As it turns out, smart logistics tracking—which represent the latest in IoT technology—is just the solution this global manufacturing company needed to shore up their logistics network. They recently deployed the solution across their spare parts network.

Smart logistics employs battery-powered tracking devices that are securely mounted onto any container, truck or wagon carrying goods. Once mounted, the devices collect real-time information about the exact location of those goods at any point along the supply chain and securely transmit that information through Sigfox’s global IoT network. The information can be aggregated on a customized app platform or connected directly to a company’s existing Logistics Information System.

Unlike most first-generation smart devices, objects that connect to the Sigfox network don’t rely on WiFi or 4G, so connectivity is never an issue, regardless of where an asset travels. Each device is plug and play, so no pairing or infrastructure is required and devices can be transferred as needed from one asset to another. A device takes less than five minutes to install, and once in place, runs for between 3-5 years on the same battery. Assets are logged and tracked automatically, effectively reducing manpower and streamlining operations.

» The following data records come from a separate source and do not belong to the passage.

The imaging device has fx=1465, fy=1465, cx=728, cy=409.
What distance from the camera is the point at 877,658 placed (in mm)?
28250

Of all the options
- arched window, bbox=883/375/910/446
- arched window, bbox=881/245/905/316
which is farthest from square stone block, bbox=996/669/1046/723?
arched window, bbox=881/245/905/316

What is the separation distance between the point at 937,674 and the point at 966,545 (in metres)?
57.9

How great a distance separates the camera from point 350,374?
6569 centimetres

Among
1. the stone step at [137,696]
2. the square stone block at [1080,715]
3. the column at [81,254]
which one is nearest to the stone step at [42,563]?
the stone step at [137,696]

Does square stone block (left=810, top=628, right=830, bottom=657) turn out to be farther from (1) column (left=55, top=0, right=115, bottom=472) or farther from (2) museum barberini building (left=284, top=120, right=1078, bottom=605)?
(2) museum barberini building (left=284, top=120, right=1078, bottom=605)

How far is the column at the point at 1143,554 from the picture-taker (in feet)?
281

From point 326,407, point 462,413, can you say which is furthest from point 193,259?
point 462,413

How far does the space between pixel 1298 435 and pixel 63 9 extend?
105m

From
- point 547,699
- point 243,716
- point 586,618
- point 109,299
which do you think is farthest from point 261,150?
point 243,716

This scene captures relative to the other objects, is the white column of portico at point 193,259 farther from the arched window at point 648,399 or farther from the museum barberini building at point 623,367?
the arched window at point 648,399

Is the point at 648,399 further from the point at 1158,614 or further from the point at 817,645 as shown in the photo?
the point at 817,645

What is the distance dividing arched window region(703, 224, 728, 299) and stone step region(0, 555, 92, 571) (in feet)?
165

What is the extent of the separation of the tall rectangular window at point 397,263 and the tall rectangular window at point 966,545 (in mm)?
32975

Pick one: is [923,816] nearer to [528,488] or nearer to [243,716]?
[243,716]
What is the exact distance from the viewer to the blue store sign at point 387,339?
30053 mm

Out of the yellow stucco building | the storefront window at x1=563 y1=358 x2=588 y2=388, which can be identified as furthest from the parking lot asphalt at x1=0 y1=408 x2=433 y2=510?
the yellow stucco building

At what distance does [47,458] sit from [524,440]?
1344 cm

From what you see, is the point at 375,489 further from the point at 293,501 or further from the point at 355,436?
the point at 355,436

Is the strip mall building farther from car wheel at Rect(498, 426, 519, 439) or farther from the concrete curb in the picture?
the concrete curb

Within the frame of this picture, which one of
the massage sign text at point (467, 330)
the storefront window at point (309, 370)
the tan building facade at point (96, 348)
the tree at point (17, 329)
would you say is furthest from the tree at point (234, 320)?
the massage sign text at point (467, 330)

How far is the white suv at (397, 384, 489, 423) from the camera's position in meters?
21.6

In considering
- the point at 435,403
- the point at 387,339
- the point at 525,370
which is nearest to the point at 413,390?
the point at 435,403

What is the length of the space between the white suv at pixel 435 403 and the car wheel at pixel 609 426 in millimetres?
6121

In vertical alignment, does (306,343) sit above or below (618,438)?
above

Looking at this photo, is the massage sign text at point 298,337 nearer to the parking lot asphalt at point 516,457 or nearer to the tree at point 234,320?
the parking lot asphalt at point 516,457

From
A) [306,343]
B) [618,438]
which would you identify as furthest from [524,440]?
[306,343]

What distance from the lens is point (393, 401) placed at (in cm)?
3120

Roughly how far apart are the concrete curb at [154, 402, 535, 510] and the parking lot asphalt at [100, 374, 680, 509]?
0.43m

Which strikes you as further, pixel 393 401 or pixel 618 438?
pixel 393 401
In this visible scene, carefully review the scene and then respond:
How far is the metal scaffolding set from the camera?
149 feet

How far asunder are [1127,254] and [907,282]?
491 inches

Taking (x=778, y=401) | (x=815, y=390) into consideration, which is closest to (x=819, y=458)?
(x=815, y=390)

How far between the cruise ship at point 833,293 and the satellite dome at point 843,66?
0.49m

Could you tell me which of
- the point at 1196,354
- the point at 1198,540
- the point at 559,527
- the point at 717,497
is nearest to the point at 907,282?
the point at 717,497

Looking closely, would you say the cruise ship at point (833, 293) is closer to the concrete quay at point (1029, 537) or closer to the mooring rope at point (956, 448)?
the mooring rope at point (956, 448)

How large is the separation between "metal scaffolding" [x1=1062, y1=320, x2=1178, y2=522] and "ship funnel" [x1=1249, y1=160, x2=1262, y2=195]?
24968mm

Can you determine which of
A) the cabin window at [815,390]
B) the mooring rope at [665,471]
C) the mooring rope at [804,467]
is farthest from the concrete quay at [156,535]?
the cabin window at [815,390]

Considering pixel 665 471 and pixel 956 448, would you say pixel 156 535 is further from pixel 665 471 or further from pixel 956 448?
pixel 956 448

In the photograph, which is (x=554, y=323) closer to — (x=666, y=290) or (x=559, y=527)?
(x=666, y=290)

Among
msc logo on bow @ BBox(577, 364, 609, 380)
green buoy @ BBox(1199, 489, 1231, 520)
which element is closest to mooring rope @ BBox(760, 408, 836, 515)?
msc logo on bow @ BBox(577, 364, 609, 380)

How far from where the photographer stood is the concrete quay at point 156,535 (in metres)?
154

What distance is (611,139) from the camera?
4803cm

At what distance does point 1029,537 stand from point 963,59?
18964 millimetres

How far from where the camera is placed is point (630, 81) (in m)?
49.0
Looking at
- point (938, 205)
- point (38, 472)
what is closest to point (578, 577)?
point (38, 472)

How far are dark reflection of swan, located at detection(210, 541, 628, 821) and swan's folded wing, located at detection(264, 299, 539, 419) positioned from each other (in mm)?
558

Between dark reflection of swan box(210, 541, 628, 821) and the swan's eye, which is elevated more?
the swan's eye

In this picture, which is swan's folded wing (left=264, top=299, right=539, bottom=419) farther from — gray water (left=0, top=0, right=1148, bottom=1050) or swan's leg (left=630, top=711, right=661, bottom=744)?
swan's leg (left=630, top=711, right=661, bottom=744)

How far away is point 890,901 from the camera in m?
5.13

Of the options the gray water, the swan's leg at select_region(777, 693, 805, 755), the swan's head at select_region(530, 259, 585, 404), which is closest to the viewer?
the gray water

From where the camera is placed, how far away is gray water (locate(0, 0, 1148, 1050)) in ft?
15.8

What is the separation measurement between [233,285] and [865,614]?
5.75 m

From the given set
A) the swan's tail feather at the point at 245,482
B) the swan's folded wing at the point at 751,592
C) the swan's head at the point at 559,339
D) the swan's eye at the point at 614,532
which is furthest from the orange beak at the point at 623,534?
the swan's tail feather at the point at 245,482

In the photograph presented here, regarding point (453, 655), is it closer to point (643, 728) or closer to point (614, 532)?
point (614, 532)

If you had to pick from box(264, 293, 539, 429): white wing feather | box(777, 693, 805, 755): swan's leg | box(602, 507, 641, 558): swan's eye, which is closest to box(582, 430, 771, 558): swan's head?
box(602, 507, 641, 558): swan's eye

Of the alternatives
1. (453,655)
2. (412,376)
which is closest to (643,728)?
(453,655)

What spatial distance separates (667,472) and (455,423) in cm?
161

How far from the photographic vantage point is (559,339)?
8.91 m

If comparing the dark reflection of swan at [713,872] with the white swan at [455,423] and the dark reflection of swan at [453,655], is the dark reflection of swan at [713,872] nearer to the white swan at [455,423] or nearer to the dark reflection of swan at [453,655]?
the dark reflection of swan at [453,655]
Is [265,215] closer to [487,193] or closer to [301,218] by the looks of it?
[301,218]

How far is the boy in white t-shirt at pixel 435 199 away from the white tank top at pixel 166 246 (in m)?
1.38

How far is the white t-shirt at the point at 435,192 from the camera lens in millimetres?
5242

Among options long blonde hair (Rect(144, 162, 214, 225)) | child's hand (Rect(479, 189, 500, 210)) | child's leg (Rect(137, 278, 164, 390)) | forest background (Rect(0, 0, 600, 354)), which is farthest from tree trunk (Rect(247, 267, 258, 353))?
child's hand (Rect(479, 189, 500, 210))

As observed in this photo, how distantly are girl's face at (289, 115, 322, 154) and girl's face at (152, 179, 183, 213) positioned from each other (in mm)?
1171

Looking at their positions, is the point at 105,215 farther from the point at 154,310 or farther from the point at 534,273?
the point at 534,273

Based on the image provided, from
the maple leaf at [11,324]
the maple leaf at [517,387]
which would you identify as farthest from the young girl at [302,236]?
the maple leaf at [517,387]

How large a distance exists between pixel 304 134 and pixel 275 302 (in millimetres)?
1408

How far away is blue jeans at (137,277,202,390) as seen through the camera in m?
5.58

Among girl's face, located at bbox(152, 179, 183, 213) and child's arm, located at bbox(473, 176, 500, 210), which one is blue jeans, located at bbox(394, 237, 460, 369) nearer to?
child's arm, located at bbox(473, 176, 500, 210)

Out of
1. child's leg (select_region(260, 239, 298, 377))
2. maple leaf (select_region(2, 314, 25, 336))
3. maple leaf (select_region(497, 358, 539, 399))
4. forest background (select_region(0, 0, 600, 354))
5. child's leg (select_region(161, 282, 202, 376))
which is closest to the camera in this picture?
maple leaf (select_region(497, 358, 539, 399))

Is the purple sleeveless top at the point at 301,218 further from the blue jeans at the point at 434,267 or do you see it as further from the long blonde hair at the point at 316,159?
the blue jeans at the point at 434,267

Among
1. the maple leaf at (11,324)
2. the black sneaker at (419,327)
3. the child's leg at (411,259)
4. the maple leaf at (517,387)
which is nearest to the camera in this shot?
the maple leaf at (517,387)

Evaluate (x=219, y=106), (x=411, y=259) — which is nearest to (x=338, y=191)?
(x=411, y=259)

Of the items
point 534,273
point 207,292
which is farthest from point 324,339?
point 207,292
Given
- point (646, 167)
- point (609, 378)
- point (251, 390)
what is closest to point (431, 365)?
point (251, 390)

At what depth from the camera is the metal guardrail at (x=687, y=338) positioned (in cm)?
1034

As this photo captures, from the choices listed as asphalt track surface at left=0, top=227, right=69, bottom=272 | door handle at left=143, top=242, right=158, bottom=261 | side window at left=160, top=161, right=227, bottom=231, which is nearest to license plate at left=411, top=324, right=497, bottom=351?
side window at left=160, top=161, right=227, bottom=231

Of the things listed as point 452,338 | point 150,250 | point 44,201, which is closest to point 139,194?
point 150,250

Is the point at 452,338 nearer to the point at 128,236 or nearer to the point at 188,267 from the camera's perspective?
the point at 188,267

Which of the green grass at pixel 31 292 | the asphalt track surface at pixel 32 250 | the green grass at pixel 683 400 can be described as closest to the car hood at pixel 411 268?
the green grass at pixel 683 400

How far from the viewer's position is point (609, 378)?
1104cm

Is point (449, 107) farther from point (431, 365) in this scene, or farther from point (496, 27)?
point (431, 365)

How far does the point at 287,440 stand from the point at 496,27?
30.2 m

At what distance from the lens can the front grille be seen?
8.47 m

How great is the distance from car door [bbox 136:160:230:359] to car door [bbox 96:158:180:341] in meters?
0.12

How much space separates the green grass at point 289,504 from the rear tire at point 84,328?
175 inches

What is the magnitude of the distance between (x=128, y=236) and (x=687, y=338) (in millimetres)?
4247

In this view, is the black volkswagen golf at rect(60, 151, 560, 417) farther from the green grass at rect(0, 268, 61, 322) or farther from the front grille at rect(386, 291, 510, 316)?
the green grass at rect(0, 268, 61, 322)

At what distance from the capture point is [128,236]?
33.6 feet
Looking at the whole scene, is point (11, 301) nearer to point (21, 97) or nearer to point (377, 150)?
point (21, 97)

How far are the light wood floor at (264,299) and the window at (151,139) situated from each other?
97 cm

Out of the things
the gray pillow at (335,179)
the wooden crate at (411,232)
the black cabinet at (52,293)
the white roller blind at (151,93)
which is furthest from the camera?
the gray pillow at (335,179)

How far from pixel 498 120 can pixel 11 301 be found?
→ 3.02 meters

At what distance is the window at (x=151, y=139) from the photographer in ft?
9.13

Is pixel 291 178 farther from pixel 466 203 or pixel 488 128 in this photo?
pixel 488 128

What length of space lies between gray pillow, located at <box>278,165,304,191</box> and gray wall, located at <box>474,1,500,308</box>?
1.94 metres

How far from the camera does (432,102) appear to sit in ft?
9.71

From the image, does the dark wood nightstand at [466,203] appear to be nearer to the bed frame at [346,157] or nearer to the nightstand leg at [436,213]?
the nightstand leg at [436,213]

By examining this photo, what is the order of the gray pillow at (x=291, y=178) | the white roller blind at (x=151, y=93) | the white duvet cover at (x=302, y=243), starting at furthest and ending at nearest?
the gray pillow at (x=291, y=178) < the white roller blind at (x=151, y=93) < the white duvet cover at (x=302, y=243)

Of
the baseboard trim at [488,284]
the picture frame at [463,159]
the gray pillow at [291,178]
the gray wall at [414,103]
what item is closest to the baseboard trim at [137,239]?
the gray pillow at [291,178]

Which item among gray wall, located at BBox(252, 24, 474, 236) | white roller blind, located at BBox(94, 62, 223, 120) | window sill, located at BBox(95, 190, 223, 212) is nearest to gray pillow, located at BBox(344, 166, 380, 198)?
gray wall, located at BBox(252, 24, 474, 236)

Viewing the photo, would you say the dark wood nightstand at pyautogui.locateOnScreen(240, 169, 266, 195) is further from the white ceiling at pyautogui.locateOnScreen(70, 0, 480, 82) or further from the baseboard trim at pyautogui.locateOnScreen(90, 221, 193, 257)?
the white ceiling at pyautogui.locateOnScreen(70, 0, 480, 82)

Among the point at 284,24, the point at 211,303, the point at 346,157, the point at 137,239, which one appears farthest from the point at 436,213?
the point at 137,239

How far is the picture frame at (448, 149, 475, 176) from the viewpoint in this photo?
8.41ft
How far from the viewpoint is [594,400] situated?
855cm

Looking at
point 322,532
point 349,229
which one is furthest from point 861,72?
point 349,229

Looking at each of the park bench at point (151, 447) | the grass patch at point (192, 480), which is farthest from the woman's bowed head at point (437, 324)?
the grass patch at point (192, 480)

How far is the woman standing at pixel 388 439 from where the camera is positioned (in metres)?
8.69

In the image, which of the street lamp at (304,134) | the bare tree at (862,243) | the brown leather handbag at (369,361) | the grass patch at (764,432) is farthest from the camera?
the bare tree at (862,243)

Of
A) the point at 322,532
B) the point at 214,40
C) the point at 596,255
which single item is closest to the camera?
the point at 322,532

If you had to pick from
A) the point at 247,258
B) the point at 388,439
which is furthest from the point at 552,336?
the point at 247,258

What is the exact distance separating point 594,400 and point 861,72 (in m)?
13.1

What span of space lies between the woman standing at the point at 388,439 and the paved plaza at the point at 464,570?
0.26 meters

But the biggest payoff comes from the visibility these devices afford. The company can now pinpoint any asset, at any time, on a global scale. This is achieved both through a “control tower” dashboard and through customized alerts. If a train carrying components gets delayed, the platform issues an alert and provides a new estimated arrival time. Likewise, an alert is issued if a truck truck travels away from a predetermined route, or if a crate gets loaded incorrectly at port and begins traveling in the wrong direction.